Вениамин начал писать, а она сидела и тупо смотрела, как он это делает. Он изо всех сил старался не грызть карандаш, не задумываться подолгу над фразами, не исправлять и не зачеркивать. Писать сочинение «Кого я убил и для кого» он, естественно, не собирался, накропал за десять минут: «Родился, учился, не женился…» и с трудом удержался, чтобы не утереть вспотевший от напряжения лоб. Пожалуй, еще ни разу в жизни ему не приходилось так напрягаться, просто контролируя свое поведение.
Профессорша пробежала глазами исписанный листок и, не выразив неудовольствия по поводу отсутствия подробностей, сунула лист в папку.
— Хорошо, Вениамин Александрович, я назначу вам короткий курс легкой успокаивающей терапии, потом проведем необходимые тесты, и через недельку-другую вернетесь к своему следователю. И побольше отдыхайте, вы плохо выглядите.
Что она имела в виду, он понял, когда, выходя из кабинета, заглянул зеркало над раковиной у двери — лицо желто-зеленое, черные круги под глазами, подрагивающие губы — кошмар. Все, больше никаких сексуальных свиданий!
Колян ждал его с нетерпением.
— Ну?
— Не знаю, — отмахнулся Вениамин и завалился на койку. На вонь матраса ему сейчас было наплевать, только бы лечь. Об отвратительности пижамы он, кстати, тоже забыл.
— Вобла? Евгения Филипповна? — справился Колян. — Обещала через две недели выпустить?
— Угу.
— Не верь. И бойся, злить ее нельзя. Назначит инъекции — считай, кранты.
Но и таблетки из курса «легкой успокаивающей терапии» оказались достаточно серьезными. Получив в обед две маленькие розовые пилюльки, он вырубился на несколько часов и очнулся только под вечер.

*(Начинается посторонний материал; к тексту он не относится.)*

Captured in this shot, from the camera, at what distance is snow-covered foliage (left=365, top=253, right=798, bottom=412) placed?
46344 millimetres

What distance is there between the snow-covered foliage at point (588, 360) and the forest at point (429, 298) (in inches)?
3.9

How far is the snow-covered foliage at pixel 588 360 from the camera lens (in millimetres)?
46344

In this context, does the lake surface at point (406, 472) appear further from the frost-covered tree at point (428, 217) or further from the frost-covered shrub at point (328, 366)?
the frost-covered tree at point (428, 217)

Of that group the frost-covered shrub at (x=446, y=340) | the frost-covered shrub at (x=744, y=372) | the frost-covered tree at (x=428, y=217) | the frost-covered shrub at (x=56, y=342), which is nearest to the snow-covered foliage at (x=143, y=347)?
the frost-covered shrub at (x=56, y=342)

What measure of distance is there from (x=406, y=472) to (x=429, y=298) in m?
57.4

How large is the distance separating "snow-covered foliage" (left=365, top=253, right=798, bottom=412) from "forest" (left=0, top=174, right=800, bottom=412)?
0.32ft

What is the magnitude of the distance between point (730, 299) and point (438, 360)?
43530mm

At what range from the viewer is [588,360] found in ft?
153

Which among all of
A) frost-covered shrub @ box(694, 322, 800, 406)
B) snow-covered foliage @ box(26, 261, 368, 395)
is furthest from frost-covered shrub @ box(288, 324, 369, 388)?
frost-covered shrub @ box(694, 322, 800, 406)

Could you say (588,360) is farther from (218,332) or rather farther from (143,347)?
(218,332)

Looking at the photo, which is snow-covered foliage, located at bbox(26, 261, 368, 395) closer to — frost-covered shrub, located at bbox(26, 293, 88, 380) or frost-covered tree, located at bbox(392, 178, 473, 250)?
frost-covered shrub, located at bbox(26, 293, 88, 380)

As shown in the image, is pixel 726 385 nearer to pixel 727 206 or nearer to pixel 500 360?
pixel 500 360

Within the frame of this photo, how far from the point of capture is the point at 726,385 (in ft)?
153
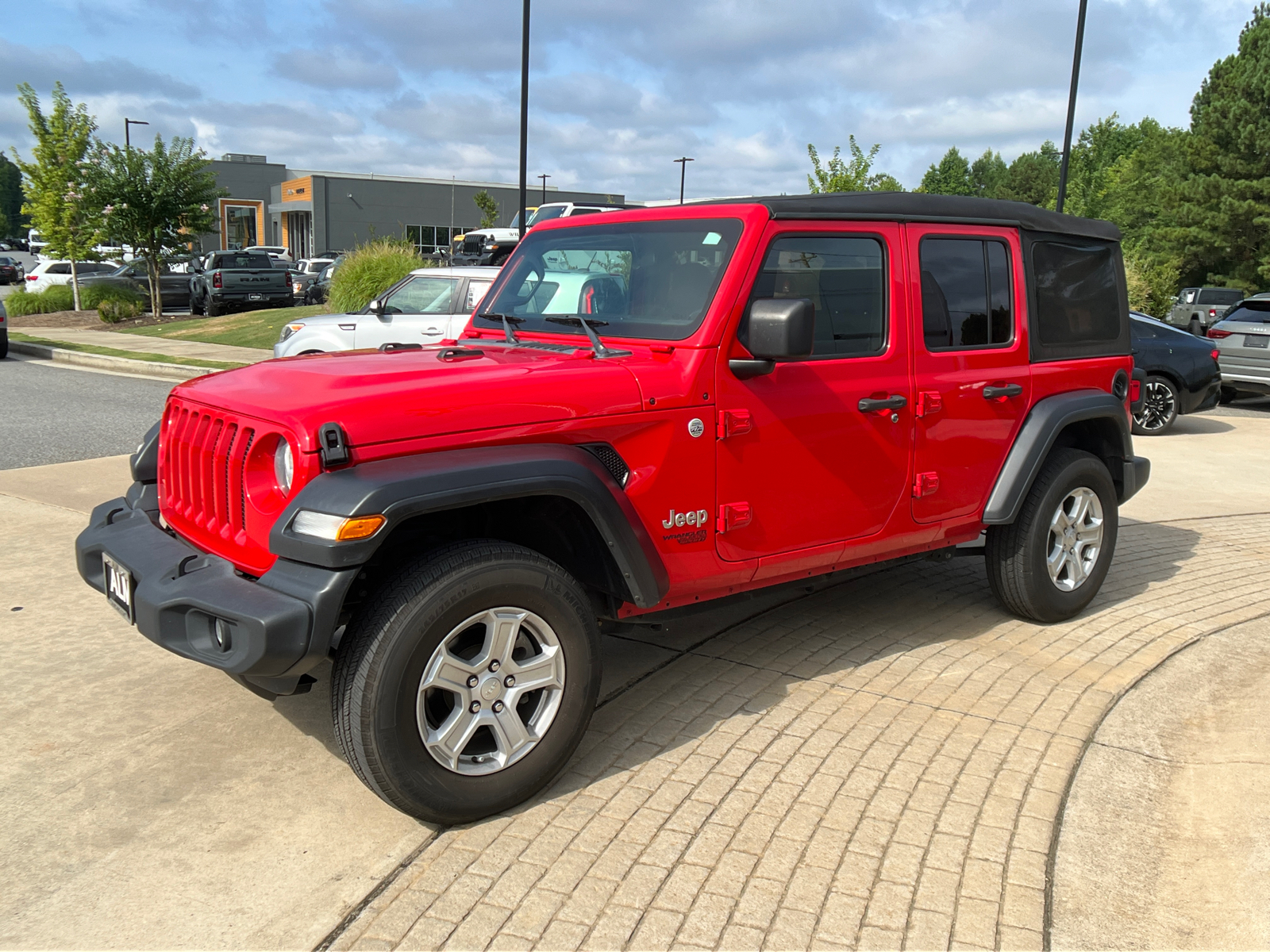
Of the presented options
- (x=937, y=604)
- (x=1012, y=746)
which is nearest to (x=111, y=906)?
(x=1012, y=746)

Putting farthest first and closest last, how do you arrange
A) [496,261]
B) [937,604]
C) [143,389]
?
[496,261] < [143,389] < [937,604]

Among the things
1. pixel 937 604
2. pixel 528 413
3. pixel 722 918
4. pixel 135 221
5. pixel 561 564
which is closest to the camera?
pixel 722 918

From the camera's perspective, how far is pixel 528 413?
10.9 ft

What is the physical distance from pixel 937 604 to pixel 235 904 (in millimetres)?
3839

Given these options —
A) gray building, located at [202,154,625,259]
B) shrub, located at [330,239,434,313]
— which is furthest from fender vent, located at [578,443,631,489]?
gray building, located at [202,154,625,259]

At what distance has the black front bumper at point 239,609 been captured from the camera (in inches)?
113

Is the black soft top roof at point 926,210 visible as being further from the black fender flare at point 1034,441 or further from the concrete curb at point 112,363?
the concrete curb at point 112,363

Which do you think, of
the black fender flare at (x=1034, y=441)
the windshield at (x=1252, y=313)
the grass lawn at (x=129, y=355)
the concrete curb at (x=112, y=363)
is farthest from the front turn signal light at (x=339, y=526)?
the windshield at (x=1252, y=313)

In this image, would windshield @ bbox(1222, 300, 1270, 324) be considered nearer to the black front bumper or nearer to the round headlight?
the round headlight

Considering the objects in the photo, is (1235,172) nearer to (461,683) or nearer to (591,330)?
(591,330)

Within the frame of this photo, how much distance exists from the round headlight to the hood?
88 mm

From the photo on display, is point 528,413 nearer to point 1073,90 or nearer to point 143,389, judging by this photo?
point 143,389

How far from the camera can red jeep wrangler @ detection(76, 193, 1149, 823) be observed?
3.04m

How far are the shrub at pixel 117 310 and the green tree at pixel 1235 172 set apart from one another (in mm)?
36574
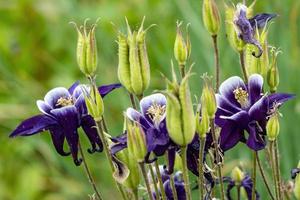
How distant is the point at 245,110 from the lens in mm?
916

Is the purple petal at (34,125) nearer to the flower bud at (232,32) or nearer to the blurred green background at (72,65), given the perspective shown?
the flower bud at (232,32)

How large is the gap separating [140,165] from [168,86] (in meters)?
0.12

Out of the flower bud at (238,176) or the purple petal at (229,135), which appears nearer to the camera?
the purple petal at (229,135)

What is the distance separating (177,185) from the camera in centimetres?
103

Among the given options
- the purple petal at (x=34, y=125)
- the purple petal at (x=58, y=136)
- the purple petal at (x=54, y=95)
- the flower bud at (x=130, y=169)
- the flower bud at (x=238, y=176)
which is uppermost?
the purple petal at (x=54, y=95)

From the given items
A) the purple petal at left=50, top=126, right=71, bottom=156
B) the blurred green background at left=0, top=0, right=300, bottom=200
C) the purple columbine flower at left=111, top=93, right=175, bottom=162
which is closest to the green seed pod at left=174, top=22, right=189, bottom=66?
the purple columbine flower at left=111, top=93, right=175, bottom=162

Опять была смена Марины. Заглянув перед отбоем в палату, она снова подмигнула ему, но он сделал вид, что ничего не заметил. А как только погасили свет, ввернулся с головой под одеяло и попытался заставить себя уснуть.
Но мозг, видимо наотдыхавшийся во время отключки днем, ни в какую не желал отправляться на боковую. Соседи по палате спали, Колян храпел на соседней койке, в коридоре мыли полы, потом все стихло. Сколько прошло времени, Вениамин не знал, но от звука Марининых каблучков его прошибло холодным потом.

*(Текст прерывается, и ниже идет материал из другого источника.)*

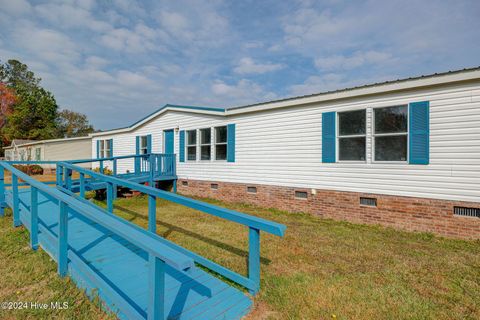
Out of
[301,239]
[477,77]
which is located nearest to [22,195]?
[301,239]

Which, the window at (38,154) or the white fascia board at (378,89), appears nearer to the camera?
the white fascia board at (378,89)

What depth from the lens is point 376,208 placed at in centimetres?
627

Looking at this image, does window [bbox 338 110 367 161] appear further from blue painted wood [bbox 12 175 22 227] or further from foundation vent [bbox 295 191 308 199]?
blue painted wood [bbox 12 175 22 227]

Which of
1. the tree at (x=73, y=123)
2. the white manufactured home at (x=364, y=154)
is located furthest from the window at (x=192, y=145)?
the tree at (x=73, y=123)

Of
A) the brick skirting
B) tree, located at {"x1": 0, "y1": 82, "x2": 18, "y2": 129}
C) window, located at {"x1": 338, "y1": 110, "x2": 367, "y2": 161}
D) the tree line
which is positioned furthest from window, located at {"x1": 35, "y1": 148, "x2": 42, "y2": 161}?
window, located at {"x1": 338, "y1": 110, "x2": 367, "y2": 161}

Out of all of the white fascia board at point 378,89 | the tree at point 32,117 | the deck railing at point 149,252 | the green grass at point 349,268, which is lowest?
the green grass at point 349,268

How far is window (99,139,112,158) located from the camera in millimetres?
15852

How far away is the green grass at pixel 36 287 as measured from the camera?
2.42m

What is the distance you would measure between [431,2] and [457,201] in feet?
18.6

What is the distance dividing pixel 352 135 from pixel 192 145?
666 centimetres

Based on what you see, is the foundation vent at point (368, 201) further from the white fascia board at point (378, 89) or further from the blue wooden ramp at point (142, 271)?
the blue wooden ramp at point (142, 271)

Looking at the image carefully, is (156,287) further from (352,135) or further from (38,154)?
(38,154)

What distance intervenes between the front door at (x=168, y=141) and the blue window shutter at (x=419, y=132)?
30.3 feet

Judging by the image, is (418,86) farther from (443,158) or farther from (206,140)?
(206,140)
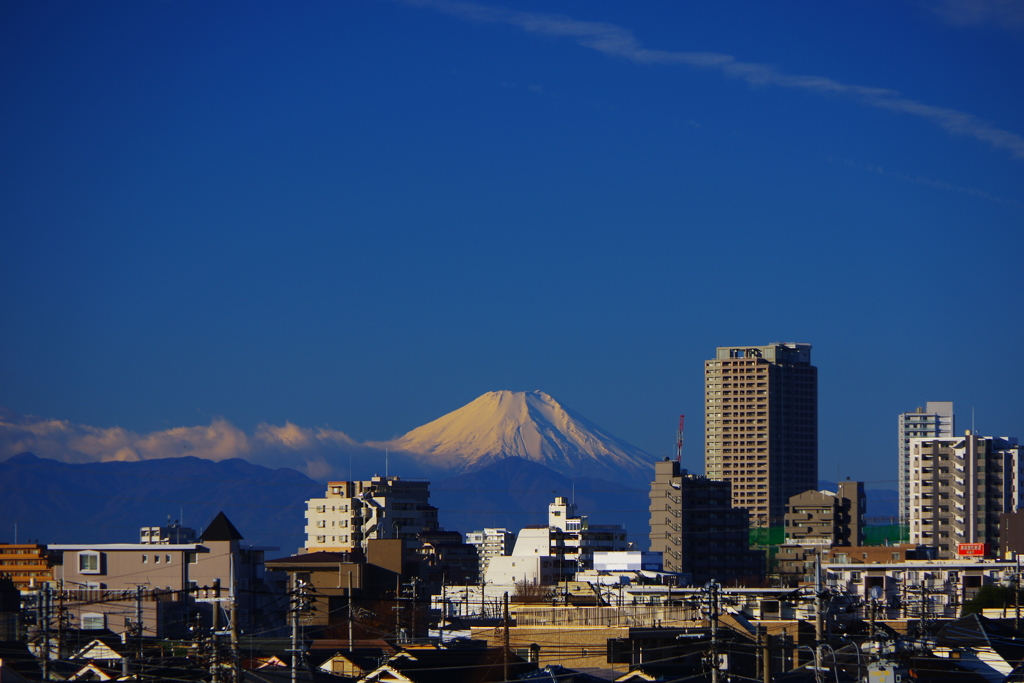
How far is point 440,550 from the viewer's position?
354 feet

Она заглянула в палату, он не повернулся, не открыл глаз. Она постояла на пороге, потом на цыпочках подошла, легонько потрясла его за плечо, пощекотала за ухом. Он усиленно жмурил глаза и размеренно сопел, посвистывая на выдохе, — может уйдет, оставит человека в покое? Неужели больше трахнуть некого?
Медсестра действительно ушла, недовольно фыркнув. Но Вениамин рано вздохнул с облегчением. Минут через пять появились два санитара, взяли его за руки за ноги, вытащили в коридор, бросили на пол и принялись методично избивать ногами. Благо были они не в сапогах, а в мягких кедах, а то плеваться бы ему кровью до конца жизни.
Закончив экзекуцию, санитары отнесли его в манипуляционную, уложили на кушетку и удалились. А дальше все происходило по сценарию предыдущей ночи с тем только исключением, что боль пришла не когда-то там утром, а, несмотря на неизменный укол, не оставляла его ни на минуту.